As a client, you are no longer constrained to dealing with a panel of brokers to get a price based on your relationship and what your counterpart knows you are trying to achieve, and where your broker bilaterally provides the credit as well as liquidity for the trade. Indeed, our transformation in 360T over the past three years is a good reflection of this. We know FX will remain very much a relationship market, so our OTC FX offering still has our market leading bilateral and disclosed liquidity propositions, but our clients are now also enjoying 360TGTX, our undisclosed ECN with curated liquidity, plus a true all-to-all central limit orderbook, with credit intermediaries breaking the constraint of being bound to only facing trading counterparts where you have credit too.
Our philosophy is to provide clients the tools they need to choose and use the right execution and credit model for the trade they need to get done. And while we will see new execution models, it is fair to state that the majority of change throughout the FX market over recent years has actually been in or because of changes in the credit layer – with the provision of credit and liquidity starting to separate.
It is evident this trend for separation will continue, with providers either unwilling, or from regulatory constraint or purely their balance sheets, unable to warehouse the amount of risk they have previously held. It is also evident that this void, with continued market shockwaves tightening the belt of bundled OTC credit/liquidity, has created fertile ground for new credit paradigms for OTC FX participants to start to emerge. At the same time this change is going on in OTC FX, there is a similar revolution happening with Listed FX, albeit in the opposite direction.
The start point of Listed FX Futures and Options is that these products are listed in an exchange order book, so they start from a position of trading in an all-to-all anonymous environment, where all members access the same price, regardless of who they are or what their driver for the trade is. Here credit and liquidity separation has always been part of the exchange proposition, with CCP central clearing and exchange membership for trading access being distinct roles and activities.

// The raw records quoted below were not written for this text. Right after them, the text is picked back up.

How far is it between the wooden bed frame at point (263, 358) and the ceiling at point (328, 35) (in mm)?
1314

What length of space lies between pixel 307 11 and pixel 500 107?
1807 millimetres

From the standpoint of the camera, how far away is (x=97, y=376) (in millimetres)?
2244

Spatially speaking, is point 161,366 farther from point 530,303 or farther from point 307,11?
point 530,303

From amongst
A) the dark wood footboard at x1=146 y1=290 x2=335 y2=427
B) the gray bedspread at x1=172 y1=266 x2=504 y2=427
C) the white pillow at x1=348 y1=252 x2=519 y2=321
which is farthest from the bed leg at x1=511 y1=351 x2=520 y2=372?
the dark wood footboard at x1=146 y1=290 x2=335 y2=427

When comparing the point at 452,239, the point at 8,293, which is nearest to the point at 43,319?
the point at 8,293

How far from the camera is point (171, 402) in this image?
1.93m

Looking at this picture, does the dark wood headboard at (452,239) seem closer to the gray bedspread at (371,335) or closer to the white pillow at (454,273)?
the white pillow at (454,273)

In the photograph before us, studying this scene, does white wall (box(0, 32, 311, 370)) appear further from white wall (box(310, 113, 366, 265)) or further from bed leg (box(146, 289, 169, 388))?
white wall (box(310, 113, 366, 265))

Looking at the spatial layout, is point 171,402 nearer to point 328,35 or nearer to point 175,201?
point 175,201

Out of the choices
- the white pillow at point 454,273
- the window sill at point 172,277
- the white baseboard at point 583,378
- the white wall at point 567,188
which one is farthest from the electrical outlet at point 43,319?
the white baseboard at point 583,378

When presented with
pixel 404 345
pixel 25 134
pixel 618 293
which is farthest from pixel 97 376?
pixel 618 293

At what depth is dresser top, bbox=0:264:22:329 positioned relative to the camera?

But until now those benefits alone have not been enough to break the volume ceiling on FX Futures products. So even with no credit or relationship constraints - an exchange order book with single, visible top of book and firm no last look liquidity (which is of course great for price discovery), suffers the flip side of firm liquidity in that the book only contains what is truly available and executable, so if you are looking for depth in an order you cannot break up, then an exchange order book might not always be the perfect route to get every trade you need, done.
While some brokers have provided off-exchange pricing for FX Futures trades in size, it is only now with 360T offering the first multi-dealer off-exchange FX Futures liquidity pool, that users can enjoy using familiar OTC execution models for their FX Futures activity, literally running this alongside their OTC activity.
As CCP Central Clearing still provides the credit layer on Futures executed this way, once you get access to the products you have a credit model enabling liquidity providers and liquidity consumers to form trading relationships that are entirely liquidity focused, rather than having to consider and constrain and manage all of the credit and operational issues inherent with OTC relationships.
Couple this with innovative new FX Futures products – such as the Eurex Rolling Spot Futures product that is a synthetic equivalent of the OTC spot market, albeit cleared in a futures wrapper, rather than rigidly sticking to third Wednesday Futures IMM deliveries, and it is evident that Futures liquidity is now additional pools of activity you should be considering, and indeed exploiting to meet your FX trading requirements.
There are of course many other benefits of CCP central clearing, but beyond asset protection against counterparty default, the first may be to consider how you could exploit the multilateral netting that CCPs give when you face a single counterpart for all of your activity in these products. You can net and optimise your position/ activity, so don’t have to fund or margin multiple lines, or maintain legal and operational agreements and processes with each trading counterpart you have. This will of course become increasingly important as the next and final waves of UMR (Uncleared Margin Rules) kick in over the next 18 months, and more counterparties face mandated margin requirements.
For those arguing that multilateral netting is already available by using FXPB. Yes of course it is, but as the Eurex & Oliver Wyman model illustrating the regulatory costs of transacting bilateral OTC or cleared exchange traded derivatives consistently shows, the use of Futures can lead to a mutual cost benefit for both bank liquidity providers and their liquidity taking clients. While the base case for this is circa 600 USD per million saved in the transaction, the model shows the overall calculation is complex, so we tend to work through specific scenarios with clients to generate their bespoke illustration.
Of course, this doesn’t change the fact that a bilateral OTC FX transaction, or a Prime Broker facilitated trade may still sometimes be the best route to take. But when you have the ability to decide whether to use Listed or OTC FX, with an all-to-all anonymous or bilateral and disclosed model, you know you are armed to navigate the multiple pools of activity you need to consider in order to get the best outcome for each trade you need to do.